→ **Dataset extract**:
— Start —

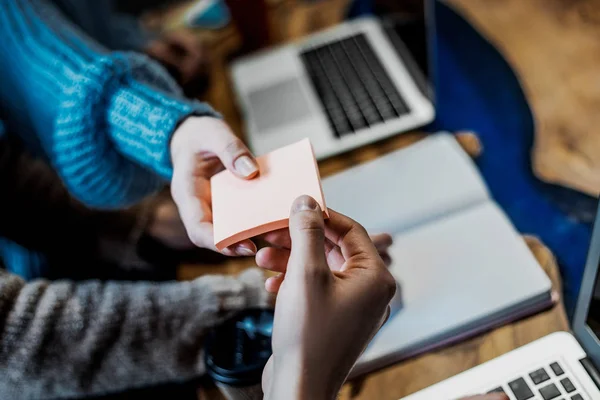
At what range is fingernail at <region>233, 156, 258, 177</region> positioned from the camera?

— End —
— Start —

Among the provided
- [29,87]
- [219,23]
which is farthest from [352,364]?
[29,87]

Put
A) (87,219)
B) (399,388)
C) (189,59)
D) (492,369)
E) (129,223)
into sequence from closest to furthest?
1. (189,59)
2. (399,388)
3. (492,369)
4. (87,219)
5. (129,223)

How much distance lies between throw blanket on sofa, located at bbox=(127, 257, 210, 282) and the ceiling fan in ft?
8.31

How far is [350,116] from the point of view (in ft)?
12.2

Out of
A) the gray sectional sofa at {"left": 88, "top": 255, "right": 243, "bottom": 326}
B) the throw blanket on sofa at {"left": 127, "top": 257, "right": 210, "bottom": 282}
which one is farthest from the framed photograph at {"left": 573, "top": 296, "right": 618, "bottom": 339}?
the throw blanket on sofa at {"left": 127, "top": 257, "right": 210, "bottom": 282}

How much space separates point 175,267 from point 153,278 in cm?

— End —
— Start —

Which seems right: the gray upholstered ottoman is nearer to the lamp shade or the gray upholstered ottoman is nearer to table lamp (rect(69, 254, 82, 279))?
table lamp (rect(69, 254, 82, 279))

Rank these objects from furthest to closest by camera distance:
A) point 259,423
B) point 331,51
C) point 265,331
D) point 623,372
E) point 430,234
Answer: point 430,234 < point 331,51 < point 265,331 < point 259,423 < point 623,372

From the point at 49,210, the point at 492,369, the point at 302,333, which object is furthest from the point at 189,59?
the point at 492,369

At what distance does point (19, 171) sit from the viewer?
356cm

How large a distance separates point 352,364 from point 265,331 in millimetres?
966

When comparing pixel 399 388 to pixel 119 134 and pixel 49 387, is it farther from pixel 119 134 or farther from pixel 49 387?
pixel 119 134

— End —

→ **Written task**: Pull out every line of the listing above that contains the word "furthest".

→ **Output for this exercise**:
into sequence from closest to furthest?
Rank these objects from furthest to closest by camera distance:
From the point at 49,210, the point at 492,369, the point at 302,333, which object is furthest from the point at 189,59?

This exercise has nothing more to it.